§ Stated exercise:
Reproduce all of the lines below, requests included. Scale every coordinate in the answers by 0.35 and round each to a whole number, rounding halves up, while keeping the requests unchanged.

§ Dataset entries:
########################################

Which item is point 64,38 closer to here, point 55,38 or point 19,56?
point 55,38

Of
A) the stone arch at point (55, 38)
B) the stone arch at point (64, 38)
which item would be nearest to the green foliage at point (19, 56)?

########################################

§ Response to this task:
Which item is point 64,38 closer to here, point 55,38 or point 19,56?
point 19,13

Of
A) the stone arch at point (55, 38)
B) the stone arch at point (64, 38)
which item would be nearest to the green foliage at point (19, 56)?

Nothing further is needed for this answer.